In the 1st book of the 3-book series, Brett walks the reader through the architectural issues developers typically face when they start on a new project. The 2nd book in this series will deal with Web Applications and the 3rd book will deal with the concept of Web Services.
The book starts off where the developer(s), working for a fictional company gets a set of requirement for an application. As you read the book, you go through all of the steps of the software development process and discovering how the different J2EE technologies work together to make up the final solution. The book is aimed at experienced developers who don't mind wading through hundreds of lines of code. The goal here is to explore and understand concept using code and is not meant for the uninitiated. The author arms the readers with tips, tricks, techniques that make up a good design based on real-world experience which makes this book a really good resource for any enterprise developer.
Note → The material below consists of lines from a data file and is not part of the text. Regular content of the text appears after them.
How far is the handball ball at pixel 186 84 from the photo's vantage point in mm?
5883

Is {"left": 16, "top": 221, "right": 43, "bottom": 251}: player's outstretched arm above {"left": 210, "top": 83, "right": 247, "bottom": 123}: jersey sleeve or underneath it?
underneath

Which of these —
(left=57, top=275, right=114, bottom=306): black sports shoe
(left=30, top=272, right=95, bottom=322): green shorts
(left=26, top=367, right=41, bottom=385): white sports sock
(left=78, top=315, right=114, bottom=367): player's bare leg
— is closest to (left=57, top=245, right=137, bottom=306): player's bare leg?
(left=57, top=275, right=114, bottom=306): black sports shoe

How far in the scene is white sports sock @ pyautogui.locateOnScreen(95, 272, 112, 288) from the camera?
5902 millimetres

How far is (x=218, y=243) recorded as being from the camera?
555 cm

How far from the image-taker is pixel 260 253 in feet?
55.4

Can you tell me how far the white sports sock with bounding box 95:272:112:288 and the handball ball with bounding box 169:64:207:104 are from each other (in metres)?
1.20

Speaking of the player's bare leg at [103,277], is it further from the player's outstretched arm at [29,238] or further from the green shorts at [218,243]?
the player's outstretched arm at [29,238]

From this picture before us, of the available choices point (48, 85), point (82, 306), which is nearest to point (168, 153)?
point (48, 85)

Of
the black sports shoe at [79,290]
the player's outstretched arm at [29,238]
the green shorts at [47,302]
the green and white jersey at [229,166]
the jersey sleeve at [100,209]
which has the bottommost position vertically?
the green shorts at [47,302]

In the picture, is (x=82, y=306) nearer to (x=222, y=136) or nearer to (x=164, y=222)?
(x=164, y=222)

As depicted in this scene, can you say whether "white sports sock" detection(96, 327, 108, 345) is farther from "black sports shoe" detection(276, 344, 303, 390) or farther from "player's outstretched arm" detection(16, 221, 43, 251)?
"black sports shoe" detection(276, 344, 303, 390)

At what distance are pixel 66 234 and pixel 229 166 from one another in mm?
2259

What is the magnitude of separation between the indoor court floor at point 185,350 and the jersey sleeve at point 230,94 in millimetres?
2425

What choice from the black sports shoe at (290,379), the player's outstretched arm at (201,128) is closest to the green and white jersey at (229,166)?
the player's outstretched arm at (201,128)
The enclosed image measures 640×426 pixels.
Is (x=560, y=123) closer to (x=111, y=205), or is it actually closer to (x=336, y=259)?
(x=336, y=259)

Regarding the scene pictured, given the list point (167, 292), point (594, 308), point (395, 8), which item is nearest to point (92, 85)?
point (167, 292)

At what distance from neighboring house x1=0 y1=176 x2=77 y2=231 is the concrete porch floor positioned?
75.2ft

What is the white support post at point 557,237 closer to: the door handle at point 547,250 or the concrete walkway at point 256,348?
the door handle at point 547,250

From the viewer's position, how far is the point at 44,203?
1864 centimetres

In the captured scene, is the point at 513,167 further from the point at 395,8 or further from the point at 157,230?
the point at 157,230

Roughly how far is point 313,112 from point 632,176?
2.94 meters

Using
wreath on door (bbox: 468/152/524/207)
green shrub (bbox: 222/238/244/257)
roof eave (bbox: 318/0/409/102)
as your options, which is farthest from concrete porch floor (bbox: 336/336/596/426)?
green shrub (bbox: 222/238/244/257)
8 internautes sur 10 ont trouvé ce commentaire utile 
A long awaited book on enterprise system design 5 mai 2002
Par Muralidhara Subbaraya - Publié sur Amazon.com
Format: Broché
This book kept me absorbed from first to the end. I learnt lot of interesting and important stuff otherwise, I would have missed in my design. The book begins with an imaginary organization in need of computerization. Author starts with data modelling, how we could use LDAP to authentication to authorization, ejb components and usage and finally using an example of JMS. Lots of trips and techniques of good design is illustrated. The author gradually improves the design from previous chapters and and also keep changing the code accordingly. I am glad I bought this book and I am eager to see the next two book in the series.